## REQUIRED TASK
Render the items from the line containing "How large is" through the end of the items, both ends included, as a two-column CSV with the headers text and answer. Give one row per item, put each field in quotation marks, and replace any line breaks with spaces.

Items from a spatial question set
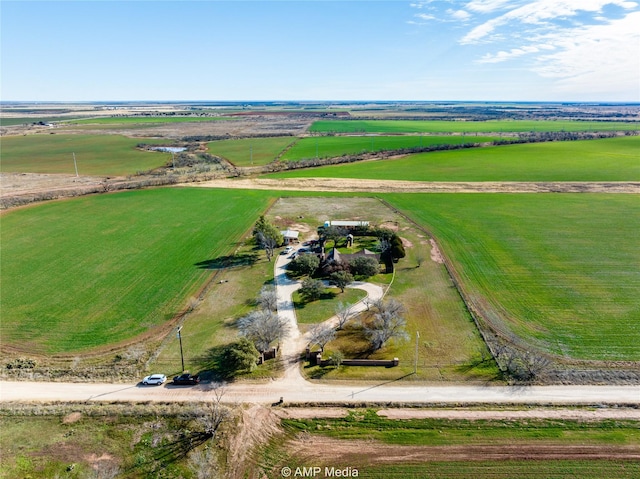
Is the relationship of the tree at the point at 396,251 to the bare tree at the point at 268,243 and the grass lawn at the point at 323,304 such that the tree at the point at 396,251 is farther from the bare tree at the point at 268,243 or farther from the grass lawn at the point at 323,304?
the bare tree at the point at 268,243

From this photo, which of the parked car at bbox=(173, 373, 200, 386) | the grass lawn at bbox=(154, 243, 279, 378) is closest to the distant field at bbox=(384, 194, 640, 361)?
the grass lawn at bbox=(154, 243, 279, 378)

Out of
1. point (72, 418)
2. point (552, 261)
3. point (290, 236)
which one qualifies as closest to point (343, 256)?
point (290, 236)

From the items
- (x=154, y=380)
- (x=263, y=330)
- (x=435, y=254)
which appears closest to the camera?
(x=154, y=380)

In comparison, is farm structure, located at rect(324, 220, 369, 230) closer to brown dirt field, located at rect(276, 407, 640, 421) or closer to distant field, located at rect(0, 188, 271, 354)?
distant field, located at rect(0, 188, 271, 354)

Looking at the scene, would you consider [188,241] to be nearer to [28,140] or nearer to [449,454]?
[449,454]

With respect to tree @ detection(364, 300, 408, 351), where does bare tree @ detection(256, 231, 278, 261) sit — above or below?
above

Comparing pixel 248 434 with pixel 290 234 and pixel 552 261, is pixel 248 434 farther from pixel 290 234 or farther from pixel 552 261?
pixel 552 261

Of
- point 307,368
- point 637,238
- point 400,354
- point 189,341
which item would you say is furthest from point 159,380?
point 637,238
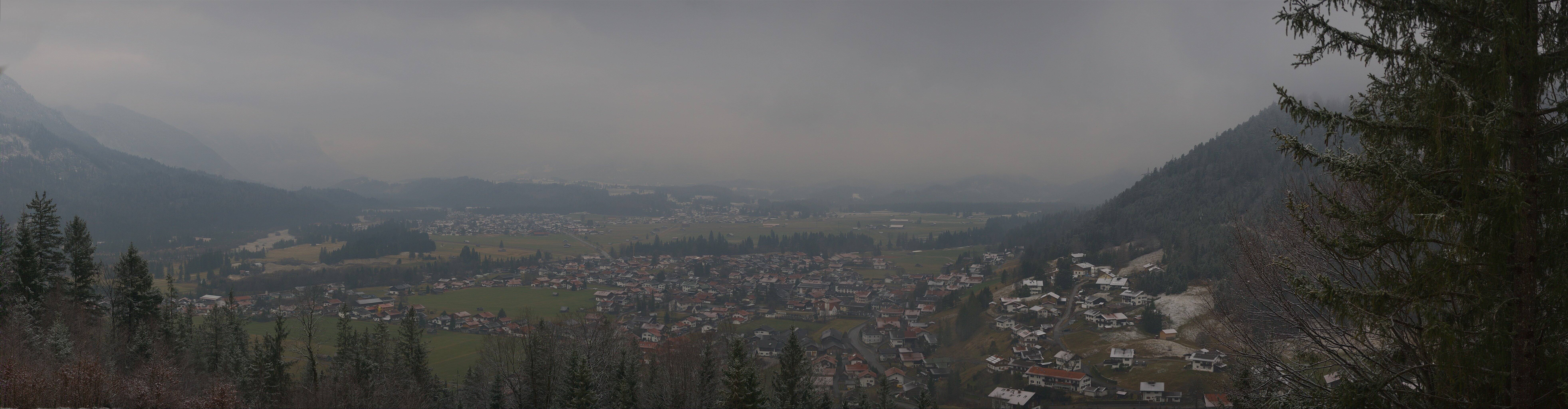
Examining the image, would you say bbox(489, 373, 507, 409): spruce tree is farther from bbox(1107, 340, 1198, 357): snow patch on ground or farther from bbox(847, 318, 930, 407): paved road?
bbox(1107, 340, 1198, 357): snow patch on ground

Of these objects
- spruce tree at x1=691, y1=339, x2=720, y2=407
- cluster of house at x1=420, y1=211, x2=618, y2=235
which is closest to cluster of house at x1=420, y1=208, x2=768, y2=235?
cluster of house at x1=420, y1=211, x2=618, y2=235

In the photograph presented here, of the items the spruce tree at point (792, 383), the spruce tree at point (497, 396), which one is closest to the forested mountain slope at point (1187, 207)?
the spruce tree at point (792, 383)

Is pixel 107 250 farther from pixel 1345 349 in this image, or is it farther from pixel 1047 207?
pixel 1047 207

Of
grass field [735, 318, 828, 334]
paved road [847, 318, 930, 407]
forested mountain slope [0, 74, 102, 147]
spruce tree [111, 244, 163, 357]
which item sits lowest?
paved road [847, 318, 930, 407]

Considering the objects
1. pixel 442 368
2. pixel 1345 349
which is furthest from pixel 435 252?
pixel 1345 349

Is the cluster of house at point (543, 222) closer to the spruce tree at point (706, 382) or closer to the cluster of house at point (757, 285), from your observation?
the cluster of house at point (757, 285)

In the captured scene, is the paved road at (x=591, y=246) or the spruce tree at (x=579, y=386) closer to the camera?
the spruce tree at (x=579, y=386)
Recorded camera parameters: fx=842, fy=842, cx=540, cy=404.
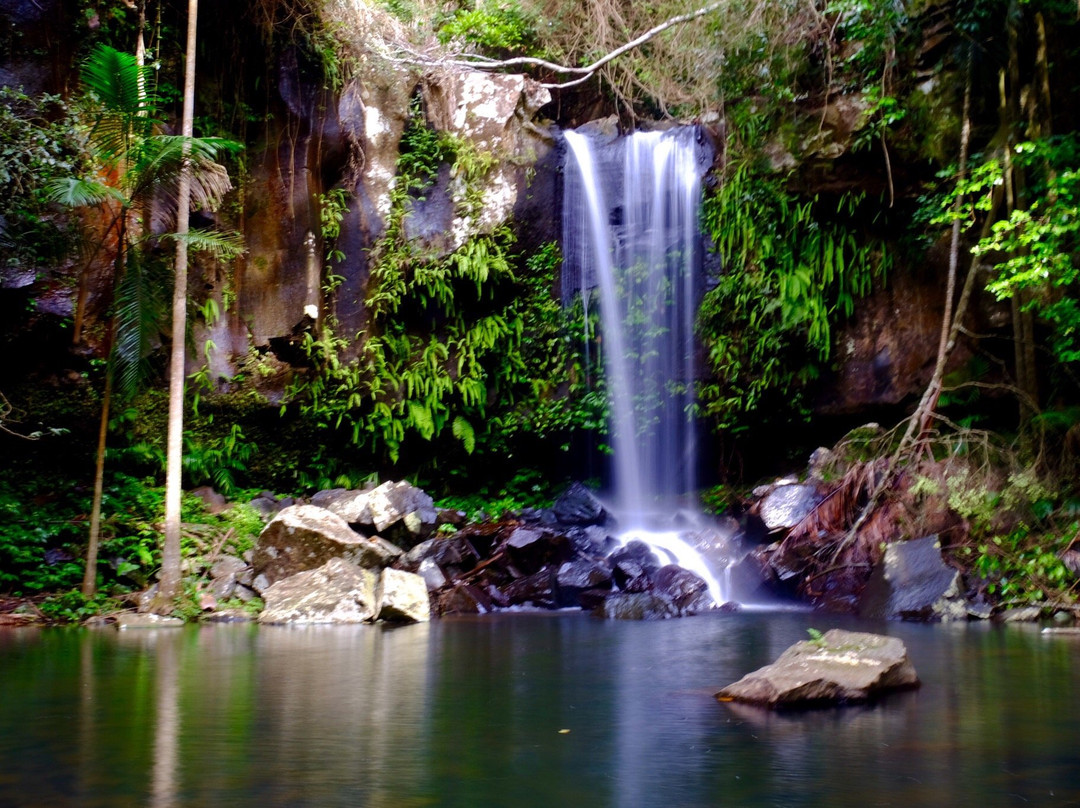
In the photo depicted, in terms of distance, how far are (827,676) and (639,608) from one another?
16.4 ft

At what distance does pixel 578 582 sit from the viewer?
10.4m

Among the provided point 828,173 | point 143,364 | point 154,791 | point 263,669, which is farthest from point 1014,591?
point 143,364

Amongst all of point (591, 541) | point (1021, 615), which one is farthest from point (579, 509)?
point (1021, 615)

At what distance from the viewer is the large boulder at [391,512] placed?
11102mm

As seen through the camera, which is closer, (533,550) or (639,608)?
(639,608)

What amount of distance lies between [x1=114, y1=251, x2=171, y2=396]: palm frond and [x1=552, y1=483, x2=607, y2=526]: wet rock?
240 inches

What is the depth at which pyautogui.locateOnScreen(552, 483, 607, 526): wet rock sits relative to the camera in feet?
41.5

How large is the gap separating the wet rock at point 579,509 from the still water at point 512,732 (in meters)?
6.30

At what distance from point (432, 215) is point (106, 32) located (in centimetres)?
538

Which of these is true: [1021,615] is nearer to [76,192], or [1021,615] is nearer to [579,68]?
[76,192]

## TASK ANSWER
text,answer
"How large is the gap separating the wet rock at point 579,509 from the still water at point 512,732 (in meters)?","6.30"
"At what distance from point (432, 215) is point (106, 32) located (in centimetres)?","538"
"Which of these is true: [1021,615] is nearer to [76,192], or [1021,615] is nearer to [579,68]?","[76,192]"